三重県多気町 「ポモナファーム」設立 万協製薬と丹生営農組、ベンチャー 低投資・高収益へ農業法人

【農業法人「ポモナファーム」を設立した(右から)松浦社長、豊永代表取締役、中村組合長=松阪市役所で】

【多気郡】多気町の万協製薬と丹生営農組合、沖縄県那覇市の農業ベンチャー「カルティベラ」は12日、共同出資して農業法人「ポモナファーム」を設立したと発表した。カルティベラを起業した豊永翔平さん(28)が代表取締役に就く。同町丹生でトマトやイチゴを年間を通じてハウス裁培する。根域の水分調整ができる特殊なシートや、井戸水を使った冷暖房を活用し、低投資・高収益農業にする。

豊永社長は農業ベンチャーを昨年立ち上げ、複合リゾート施設「アクアイグニス多気(仮称)」の進出を見越して農業経営を模索していた万協製薬(同町仁田)と連携。同営農組合の仲介で農地5千平方メートルを取得し、簡易パイプハウス15棟を建設中。

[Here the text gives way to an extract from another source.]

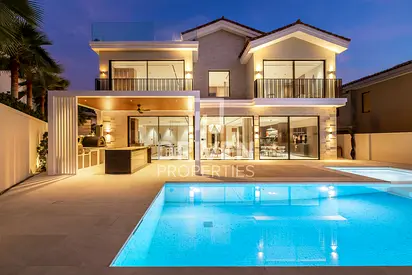 Exclusive Listing | Turn Key | Brand New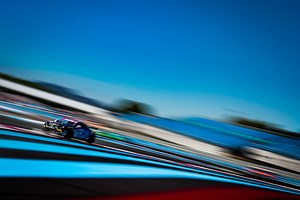 FFSA GT : Suivez la Course 2 au Circuit Paul Ricard en LIVE vidéo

冬から出荷を始める。社名はローマ神話の果実の女神ポモナにちなむ。

ハウス裁培では高密度ナノファイバーのシートを重ね、毛細根を大量に育て、根域空間の水分値を制御。トマトの糖度を高め、イチゴの香りを強くする。レタスなど葉物野菜は年間12―14回の収穫を目指す。水温が一定の井戸水を冷暖房に用いるなどして投資額を通常の半分に抑えた。

松阪市役所で記者会見した豊永代表取締役は「多額の投資が要らない裁培システムや運営ノウハウの開発が目的。横展開で新規就農者を支援したい」と抱負を語った。

万協製薬の松浦信男社長は「働きやすい仕組みをつくりたい。新しい農業の取り組みにご期待いただきたい」と話し、中村豊實組合長は「農業の活性化につながれば」と期待した。